Part 3: Testing The classifier: 
Now that we have the `logprior` and `loglikelihood`, we can test the naive bayes function by making predicting on some tweets!

#### Implement `naive_bayes_predict`
**Instructions**:
Implement the `naive_bayes_predict` function to make predictions on tweets.
* The function takes in the `tweet`, `logprior`, `loglikelihood`.
* It returns the probability that the tweet belongs to the positive or negative class.
* For each tweet, sum up loglikelihoods of each word in the tweet.
* Also add the logprior to this sum to get the predicted sentiment of that tweet.

$$ p = logprior + \sum_i^N (loglikelihood_i)$$

#### Note
Note we calculate the prior from the training data, and that the training data is evenly split between positive and negative labels (4000 positive and 4000 negative tweets).  This means that the ratio of positive to negative 1, and the logprior is 0.

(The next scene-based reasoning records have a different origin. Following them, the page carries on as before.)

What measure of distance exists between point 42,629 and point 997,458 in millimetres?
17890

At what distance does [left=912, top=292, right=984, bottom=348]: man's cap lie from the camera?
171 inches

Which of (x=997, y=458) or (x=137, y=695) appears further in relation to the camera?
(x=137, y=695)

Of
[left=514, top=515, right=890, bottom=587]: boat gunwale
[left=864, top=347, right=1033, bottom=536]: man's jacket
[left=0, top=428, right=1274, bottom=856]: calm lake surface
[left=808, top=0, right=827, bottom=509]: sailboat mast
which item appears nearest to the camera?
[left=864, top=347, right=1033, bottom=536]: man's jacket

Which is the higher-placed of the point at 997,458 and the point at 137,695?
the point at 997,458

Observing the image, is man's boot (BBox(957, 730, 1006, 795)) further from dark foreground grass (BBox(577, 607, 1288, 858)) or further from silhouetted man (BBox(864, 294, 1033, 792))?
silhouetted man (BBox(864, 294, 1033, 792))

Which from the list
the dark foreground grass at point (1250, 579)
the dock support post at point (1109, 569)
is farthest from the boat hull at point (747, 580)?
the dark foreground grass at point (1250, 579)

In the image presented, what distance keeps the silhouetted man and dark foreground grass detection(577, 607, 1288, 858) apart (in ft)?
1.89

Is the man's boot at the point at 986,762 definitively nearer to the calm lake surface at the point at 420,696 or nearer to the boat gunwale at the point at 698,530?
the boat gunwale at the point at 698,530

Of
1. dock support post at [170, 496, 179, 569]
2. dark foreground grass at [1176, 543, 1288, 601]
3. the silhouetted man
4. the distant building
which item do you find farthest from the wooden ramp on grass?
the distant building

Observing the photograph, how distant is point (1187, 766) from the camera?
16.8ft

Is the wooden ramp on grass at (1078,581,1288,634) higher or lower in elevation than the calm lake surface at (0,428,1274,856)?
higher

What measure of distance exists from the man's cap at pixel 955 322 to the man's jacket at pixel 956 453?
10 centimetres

The value of 0.0 means that when we add the logprior to the log likelihood, we're just adding zero to the log likelihood.  However, please remember to include the logprior, because whenever the data is not perfectly balanced, the logprior will be a non-zero value.

In [322]:
def naive_bayes_predict(tweet, logprior, loglikelihood):
    '''
    Input:
        tweet: a string
        logprior: a number
        loglikelihood: a dictionary of words mapping to numbers
    Output:
        p: the sum of all the logliklihoods of each word in the tweet (if found in the dictionary) + logprior (a number)
    '''
    word_l = process_tweet(tweet) #tokenizing the tweet and processing

    p = 0  # initialize probability to zero
    p += logprior # add the logprior

    for word in word_l:
        if word in loglikelihood:   # check if the word exists in the loglikelihood dictionary
            p += loglikelihood[word] # add the log likelihood of that word to the probability
    return p

In [323]:
loglikelihood['smile'], loglikelihood['joy'], loglikelihood['fun']

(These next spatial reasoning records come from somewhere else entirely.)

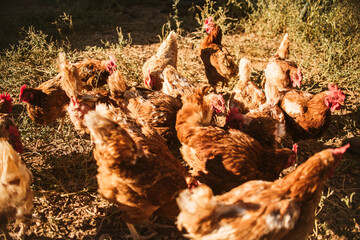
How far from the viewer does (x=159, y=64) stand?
13.0 ft

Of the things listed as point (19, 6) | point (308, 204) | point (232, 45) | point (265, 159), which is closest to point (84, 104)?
point (265, 159)

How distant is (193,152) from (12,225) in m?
2.03

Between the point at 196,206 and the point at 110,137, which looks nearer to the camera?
the point at 196,206

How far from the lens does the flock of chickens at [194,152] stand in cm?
169

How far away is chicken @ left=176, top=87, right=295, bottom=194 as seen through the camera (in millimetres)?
2285

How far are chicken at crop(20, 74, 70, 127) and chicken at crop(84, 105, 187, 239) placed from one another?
1.69 meters

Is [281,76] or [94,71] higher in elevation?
[94,71]

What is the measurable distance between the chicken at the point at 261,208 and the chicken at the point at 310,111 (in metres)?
1.11

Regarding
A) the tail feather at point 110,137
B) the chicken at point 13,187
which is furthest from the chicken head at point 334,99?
the chicken at point 13,187

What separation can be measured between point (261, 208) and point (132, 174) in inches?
40.5

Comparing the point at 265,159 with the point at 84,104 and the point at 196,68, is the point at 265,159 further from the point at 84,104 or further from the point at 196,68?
the point at 196,68

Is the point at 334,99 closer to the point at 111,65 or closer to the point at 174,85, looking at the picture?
the point at 174,85

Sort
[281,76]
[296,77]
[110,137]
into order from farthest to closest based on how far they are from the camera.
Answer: [281,76]
[296,77]
[110,137]

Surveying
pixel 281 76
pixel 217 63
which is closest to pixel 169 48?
pixel 217 63
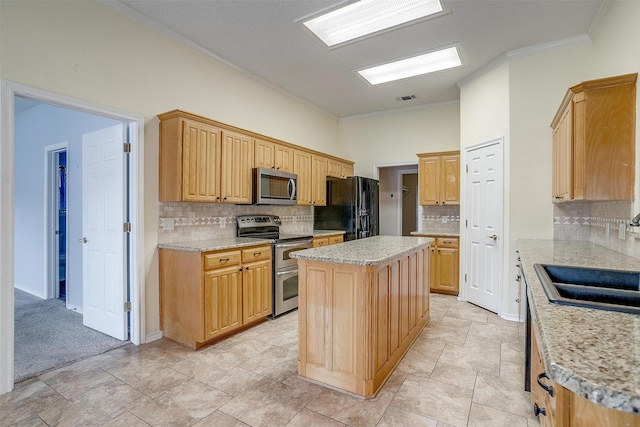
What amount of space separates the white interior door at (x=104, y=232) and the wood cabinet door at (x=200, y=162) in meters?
0.57

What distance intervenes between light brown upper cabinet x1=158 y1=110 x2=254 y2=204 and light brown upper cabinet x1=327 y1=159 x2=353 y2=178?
2.06 m

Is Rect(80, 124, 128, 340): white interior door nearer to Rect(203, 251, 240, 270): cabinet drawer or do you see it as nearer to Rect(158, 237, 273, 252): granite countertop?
Rect(158, 237, 273, 252): granite countertop

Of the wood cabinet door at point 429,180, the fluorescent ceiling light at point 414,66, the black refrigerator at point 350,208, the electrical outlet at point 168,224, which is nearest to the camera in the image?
the electrical outlet at point 168,224

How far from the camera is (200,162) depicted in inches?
125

(1.5740278623499175, 0.29309401688785314, 0.7895309032017441)

In [324]:
loglikelihood[':)'], loglikelihood[':(']

(6.860820743046, -7.507751600798003)

In [325]:
# Experiment with your own tweet.
my_tweet = 'Jannet Smiled with fear and cried, broke down :) '
p = naive_bayes_predict(my_tweet, logprior, loglikelihood)
print('The expected output is', p)

The expected output is 5.614201365758956


In [326]:
words = process_tweet(my_tweet)
words

for word in words:
    if word in loglikelihood:
        print(f'{word} Likelihood : {loglikelihood[word]} ')
    else:
        print(f'{word} not found in training corpus!')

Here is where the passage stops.